Your job is to copy every line in the material containing the word "baboon".

** EXTRACTED ENTRIES **

- - -

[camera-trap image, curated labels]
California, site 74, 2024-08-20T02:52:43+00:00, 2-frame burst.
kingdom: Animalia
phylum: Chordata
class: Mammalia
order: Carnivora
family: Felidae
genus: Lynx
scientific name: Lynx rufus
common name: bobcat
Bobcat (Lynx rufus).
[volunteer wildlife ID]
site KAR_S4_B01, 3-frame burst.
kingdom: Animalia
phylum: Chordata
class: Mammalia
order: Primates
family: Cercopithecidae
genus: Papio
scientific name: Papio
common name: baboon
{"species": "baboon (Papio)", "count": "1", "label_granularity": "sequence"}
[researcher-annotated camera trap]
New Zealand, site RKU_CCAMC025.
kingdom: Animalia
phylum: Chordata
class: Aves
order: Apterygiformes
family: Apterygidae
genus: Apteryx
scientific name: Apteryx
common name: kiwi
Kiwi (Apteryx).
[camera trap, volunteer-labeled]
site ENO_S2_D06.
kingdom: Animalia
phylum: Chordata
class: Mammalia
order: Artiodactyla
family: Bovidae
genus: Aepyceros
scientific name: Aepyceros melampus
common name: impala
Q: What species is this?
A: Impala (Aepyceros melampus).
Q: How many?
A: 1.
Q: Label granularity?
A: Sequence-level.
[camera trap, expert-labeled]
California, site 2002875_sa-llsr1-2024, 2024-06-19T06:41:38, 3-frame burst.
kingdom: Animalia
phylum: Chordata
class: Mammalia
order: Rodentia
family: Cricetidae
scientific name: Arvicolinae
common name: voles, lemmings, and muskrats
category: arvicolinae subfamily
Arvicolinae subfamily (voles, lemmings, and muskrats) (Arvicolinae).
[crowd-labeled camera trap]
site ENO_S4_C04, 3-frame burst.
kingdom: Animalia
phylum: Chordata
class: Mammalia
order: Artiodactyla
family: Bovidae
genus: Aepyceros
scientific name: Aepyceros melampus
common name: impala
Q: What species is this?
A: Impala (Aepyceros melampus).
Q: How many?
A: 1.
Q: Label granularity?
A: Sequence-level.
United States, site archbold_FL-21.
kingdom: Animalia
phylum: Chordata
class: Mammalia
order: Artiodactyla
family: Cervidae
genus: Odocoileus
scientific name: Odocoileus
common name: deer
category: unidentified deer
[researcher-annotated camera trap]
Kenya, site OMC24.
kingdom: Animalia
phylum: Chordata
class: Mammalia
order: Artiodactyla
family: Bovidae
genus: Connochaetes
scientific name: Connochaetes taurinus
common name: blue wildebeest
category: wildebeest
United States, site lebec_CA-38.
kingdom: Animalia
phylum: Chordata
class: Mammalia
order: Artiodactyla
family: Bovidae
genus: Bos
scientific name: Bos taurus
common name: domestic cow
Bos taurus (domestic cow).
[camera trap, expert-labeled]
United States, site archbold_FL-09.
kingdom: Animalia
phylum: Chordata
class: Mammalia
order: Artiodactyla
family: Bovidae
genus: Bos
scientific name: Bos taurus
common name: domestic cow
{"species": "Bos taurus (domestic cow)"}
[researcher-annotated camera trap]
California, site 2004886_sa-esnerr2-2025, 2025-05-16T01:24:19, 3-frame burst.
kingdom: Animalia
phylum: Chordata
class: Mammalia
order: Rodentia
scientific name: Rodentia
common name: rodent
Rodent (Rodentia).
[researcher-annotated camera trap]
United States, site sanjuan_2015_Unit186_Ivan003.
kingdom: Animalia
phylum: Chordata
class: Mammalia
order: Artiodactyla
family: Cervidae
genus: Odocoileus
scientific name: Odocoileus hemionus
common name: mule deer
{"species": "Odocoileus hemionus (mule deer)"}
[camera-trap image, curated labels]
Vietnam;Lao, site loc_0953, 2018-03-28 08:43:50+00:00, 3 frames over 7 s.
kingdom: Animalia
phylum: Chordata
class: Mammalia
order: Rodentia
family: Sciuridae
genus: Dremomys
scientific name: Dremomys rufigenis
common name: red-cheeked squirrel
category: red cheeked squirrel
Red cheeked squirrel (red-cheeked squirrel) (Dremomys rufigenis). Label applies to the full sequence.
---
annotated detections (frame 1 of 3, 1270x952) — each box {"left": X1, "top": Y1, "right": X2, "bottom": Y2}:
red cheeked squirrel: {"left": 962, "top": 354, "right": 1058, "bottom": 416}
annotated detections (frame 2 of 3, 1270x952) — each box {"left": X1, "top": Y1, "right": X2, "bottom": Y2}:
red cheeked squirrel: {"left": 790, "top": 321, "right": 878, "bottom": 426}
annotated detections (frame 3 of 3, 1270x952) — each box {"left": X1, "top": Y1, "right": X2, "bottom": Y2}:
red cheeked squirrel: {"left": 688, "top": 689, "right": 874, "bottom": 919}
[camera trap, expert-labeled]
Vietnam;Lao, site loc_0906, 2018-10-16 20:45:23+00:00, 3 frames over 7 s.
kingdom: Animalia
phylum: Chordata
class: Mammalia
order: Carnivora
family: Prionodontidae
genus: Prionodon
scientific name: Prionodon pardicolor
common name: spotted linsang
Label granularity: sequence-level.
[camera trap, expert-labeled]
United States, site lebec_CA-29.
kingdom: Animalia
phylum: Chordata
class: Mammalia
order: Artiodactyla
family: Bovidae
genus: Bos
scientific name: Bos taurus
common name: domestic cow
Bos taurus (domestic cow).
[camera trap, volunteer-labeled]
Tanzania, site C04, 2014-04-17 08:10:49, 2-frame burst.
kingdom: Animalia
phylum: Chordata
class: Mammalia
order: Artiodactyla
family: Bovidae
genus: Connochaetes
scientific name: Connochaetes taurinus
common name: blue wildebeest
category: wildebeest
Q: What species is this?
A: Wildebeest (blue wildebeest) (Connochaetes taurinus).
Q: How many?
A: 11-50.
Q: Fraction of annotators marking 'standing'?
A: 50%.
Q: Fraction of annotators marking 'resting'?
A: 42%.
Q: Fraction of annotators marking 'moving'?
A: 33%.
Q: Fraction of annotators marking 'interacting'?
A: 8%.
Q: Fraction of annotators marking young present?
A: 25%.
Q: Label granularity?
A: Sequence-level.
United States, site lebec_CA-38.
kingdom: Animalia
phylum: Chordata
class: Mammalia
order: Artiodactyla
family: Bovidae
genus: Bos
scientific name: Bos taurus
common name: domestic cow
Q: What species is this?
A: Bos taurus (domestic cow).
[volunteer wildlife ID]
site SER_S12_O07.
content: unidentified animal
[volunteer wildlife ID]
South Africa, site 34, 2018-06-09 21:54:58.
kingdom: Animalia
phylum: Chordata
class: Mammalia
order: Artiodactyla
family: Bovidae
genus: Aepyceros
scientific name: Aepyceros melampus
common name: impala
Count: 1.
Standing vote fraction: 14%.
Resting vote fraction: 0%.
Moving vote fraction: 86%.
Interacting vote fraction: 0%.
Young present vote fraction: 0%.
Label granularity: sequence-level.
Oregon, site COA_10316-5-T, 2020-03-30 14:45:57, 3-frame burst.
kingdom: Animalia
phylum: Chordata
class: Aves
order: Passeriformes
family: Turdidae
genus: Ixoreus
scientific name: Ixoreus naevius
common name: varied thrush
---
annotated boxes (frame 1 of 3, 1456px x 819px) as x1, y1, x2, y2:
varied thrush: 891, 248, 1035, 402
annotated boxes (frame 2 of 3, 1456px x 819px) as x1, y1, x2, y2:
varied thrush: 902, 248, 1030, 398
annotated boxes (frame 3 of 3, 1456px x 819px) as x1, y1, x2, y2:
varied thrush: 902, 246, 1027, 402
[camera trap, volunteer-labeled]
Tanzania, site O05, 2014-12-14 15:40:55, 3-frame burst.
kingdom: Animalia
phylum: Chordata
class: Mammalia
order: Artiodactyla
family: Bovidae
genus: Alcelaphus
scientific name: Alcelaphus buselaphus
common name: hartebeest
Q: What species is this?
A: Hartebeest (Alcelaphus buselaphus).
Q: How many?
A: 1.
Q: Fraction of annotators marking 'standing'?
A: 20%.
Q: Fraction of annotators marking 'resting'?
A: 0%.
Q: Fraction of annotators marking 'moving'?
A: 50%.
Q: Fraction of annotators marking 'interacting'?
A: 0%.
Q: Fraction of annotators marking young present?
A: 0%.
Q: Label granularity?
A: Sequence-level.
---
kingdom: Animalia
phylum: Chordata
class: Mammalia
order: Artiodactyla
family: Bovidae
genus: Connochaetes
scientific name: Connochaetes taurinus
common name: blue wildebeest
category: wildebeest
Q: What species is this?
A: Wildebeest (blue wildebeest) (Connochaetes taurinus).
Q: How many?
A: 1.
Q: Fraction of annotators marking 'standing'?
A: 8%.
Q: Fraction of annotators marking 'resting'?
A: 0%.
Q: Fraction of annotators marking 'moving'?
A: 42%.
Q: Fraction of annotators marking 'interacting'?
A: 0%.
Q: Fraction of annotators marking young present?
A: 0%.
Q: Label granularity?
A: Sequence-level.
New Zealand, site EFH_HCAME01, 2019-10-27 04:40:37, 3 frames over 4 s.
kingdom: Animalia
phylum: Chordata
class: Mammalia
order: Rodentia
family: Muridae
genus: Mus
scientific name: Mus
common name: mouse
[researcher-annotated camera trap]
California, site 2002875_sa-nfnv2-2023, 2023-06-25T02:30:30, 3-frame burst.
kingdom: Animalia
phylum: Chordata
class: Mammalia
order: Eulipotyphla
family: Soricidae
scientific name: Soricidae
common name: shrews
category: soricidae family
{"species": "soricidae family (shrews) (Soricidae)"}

- - -

** YOUR RESPONSE **
common name: baboon
{"species": "baboon (Papio)", "count": "1", "label_granularity": "sequence"}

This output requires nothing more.